(SELECTED PASSAGE)
Overdose Deaths Continue Rising, With Fentanyl and Meth Key Culprits
New data shows a surge in overdose deaths involving fentanyl and methamphetamine. Overall, the nation saw a 15 percent increase in deaths from overdoses in 2021.
Noah Weiland and
WASHINGTON — After a catastrophic increase in 2020, deaths from drug overdoses rose again to record-breaking levels in 2021, nearing 108,000, the result of an ever-worsening fentanyl crisis, according to preliminary new data published on Wednesday by the Centers for Disease Control and Prevention.
The increase of nearly 15 percent followed a much steeper rise of almost 30 percent in 2020, an unrelenting crisis that has consumed federal and state drug policy officials. Since the 1970s, the number of drug overdose deaths has increased every year except 2018.
A growing share of deaths continue to come from overdoses involving fentanyl, a class of potent synthetic opioids that are often mixed with other drugs, and methamphetamine, a synthetic stimulant. State health officials battling an influx of both drugs said many of the deaths appeared to be the result of combining the two.
Drug overdoses, which long ago surged above the country’s peak deaths from AIDS, car crashes and guns, killed about a quarter as many Americans last year as Covid-19.
(End SELECTED PASSAGE)
WHAT IS REQUIRED
Could you echo, word for word, the stretch of the overdose deaths article that starts at "Overdose Deaths Continue" and ends with "year except 2018."?
(DATA FOR ANALYSIS)
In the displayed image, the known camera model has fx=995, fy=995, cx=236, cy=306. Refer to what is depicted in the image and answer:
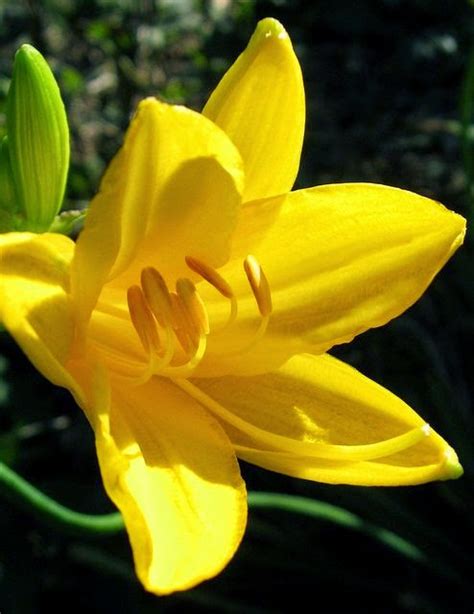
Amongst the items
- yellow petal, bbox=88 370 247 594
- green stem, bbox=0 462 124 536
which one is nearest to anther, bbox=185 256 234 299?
yellow petal, bbox=88 370 247 594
(End DATA FOR ANALYSIS)
WRITTEN SOLUTION
Overdose Deaths Continue Rising, With Fentanyl and Meth Key Culprits
New data shows a surge in overdose deaths involving fentanyl and methamphetamine. Overall, the nation saw a 15 percent increase in deaths from overdoses in 2021.
Noah Weiland and
WASHINGTON — After a catastrophic increase in 2020, deaths from drug overdoses rose again to record-breaking levels in 2021, nearing 108,000, the result of an ever-worsening fentanyl crisis, according to preliminary new data published on Wednesday by the Centers for Disease Control and Prevention.
The increase of nearly 15 percent followed a much steeper rise of almost 30 percent in 2020, an unrelenting crisis that has consumed federal and state drug policy officials. Since the 1970s, the number of drug overdose deaths has increased every year except 2018.